*** Record extracts
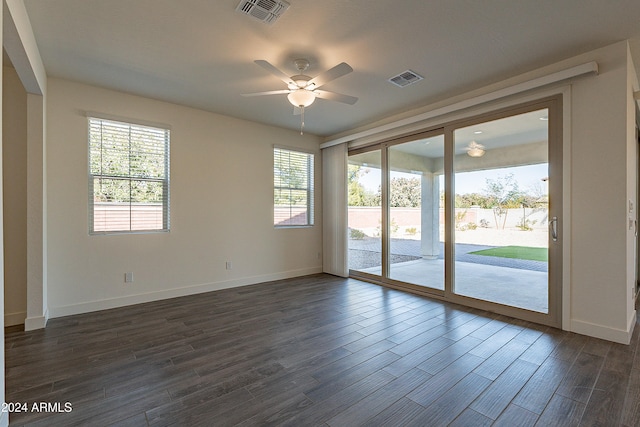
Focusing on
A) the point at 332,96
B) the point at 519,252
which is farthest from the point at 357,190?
the point at 519,252

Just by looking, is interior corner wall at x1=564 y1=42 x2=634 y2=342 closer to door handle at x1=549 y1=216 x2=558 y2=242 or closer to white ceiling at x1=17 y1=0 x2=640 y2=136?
door handle at x1=549 y1=216 x2=558 y2=242

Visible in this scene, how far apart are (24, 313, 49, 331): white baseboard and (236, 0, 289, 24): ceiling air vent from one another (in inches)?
147

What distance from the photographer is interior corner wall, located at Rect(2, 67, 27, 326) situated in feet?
10.9

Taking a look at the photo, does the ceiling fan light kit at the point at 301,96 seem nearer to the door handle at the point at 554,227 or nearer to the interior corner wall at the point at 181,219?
the interior corner wall at the point at 181,219

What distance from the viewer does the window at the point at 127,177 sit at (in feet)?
12.4

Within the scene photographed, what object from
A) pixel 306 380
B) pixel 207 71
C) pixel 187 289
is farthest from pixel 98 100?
pixel 306 380

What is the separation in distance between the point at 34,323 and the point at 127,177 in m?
1.91

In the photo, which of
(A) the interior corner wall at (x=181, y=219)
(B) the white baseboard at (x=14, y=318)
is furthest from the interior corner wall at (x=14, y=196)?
(A) the interior corner wall at (x=181, y=219)

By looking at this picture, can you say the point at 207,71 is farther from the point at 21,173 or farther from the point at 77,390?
the point at 77,390

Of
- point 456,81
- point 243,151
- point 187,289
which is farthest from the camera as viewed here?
point 243,151

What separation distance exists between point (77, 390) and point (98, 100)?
337 centimetres

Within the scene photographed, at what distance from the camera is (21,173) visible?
11.2 ft

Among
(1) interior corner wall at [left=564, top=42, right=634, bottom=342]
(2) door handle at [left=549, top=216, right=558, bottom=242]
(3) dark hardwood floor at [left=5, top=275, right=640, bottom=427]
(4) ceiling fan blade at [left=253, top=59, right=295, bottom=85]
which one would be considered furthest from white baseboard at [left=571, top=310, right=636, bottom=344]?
(4) ceiling fan blade at [left=253, top=59, right=295, bottom=85]

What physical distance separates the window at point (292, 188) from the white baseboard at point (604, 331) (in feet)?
13.9
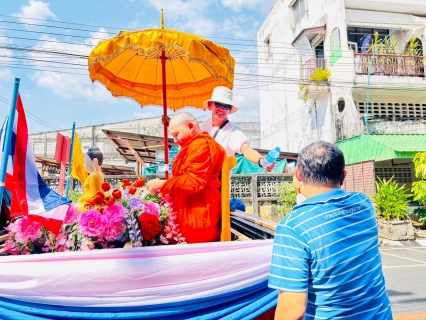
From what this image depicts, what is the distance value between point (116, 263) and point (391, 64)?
1487 centimetres

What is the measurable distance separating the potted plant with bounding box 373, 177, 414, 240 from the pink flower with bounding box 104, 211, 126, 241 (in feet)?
31.5

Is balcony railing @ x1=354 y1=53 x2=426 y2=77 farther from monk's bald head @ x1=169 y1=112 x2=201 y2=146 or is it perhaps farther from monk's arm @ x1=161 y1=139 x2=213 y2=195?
monk's arm @ x1=161 y1=139 x2=213 y2=195

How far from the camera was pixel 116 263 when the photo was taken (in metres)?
1.94

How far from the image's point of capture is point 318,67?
15492 mm

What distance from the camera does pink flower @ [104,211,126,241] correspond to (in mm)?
2385

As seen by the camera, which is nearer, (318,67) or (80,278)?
(80,278)

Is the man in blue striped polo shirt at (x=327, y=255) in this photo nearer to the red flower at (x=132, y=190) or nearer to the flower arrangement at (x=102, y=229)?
the flower arrangement at (x=102, y=229)

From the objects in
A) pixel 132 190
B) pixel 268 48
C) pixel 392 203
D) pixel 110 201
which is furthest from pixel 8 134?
pixel 268 48

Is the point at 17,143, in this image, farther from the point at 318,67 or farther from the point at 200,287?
the point at 318,67

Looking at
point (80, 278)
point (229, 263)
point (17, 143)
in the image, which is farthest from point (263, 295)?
point (17, 143)

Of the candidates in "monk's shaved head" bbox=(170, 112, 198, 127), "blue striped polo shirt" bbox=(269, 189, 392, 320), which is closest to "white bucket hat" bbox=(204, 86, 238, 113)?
"monk's shaved head" bbox=(170, 112, 198, 127)

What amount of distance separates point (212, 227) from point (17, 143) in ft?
4.94

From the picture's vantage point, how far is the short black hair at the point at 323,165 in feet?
4.98

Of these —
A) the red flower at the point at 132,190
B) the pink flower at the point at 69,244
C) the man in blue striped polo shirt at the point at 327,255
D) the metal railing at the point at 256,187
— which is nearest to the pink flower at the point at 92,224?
the pink flower at the point at 69,244
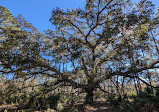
******
Problem ▸ Pick out every line of the material above that contains the word "farthest". Only matches with the same uppercase and lowercase letters count.

Solution to the problem ▸
which is farthest from the point at 357,190?
is farthest from pixel 98 100?
which is farthest from the camera as viewed here?
in the image, which is farthest from point (263, 295)?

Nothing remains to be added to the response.